=== Begin Enclosure ===

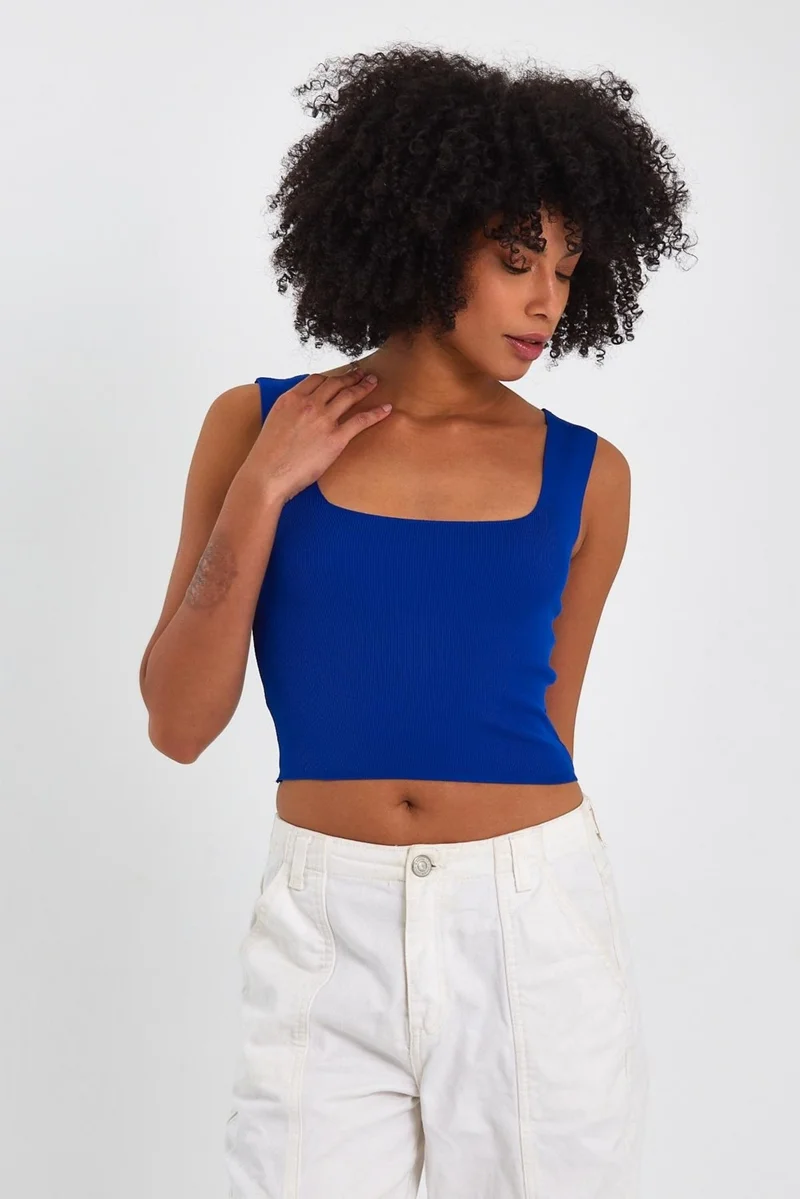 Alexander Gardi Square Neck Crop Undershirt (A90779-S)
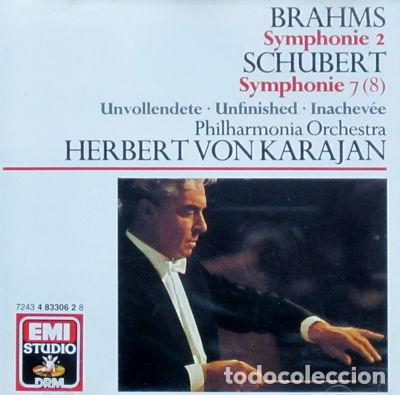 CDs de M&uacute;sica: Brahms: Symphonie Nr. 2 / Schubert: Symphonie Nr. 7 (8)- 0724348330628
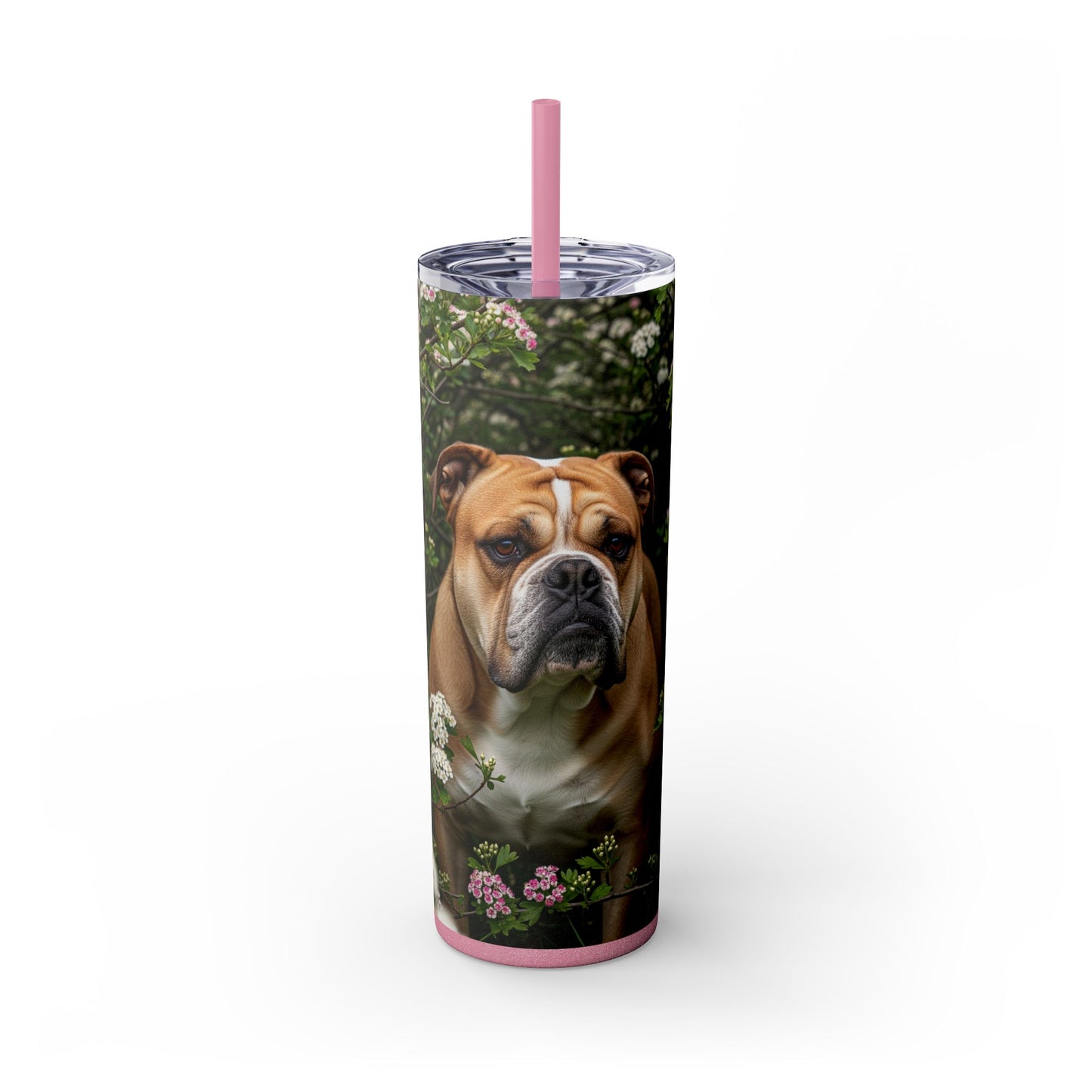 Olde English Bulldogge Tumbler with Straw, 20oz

=== End Enclosure ===

# DESCRIPTION OF THE TASK
Copy out the listing above exactly, and keep the pictures out of it.

# OUTPUT FOR THIS TASK
 Alexander Gardi Square Neck Crop Undershirt (A90779-S)
 CDs de M&uacute;sica: Brahms: Symphonie Nr. 2 / Schubert: Symphonie Nr. 7 (8)- 0724348330628
 Olde English Bulldogge Tumbler with Straw, 20oz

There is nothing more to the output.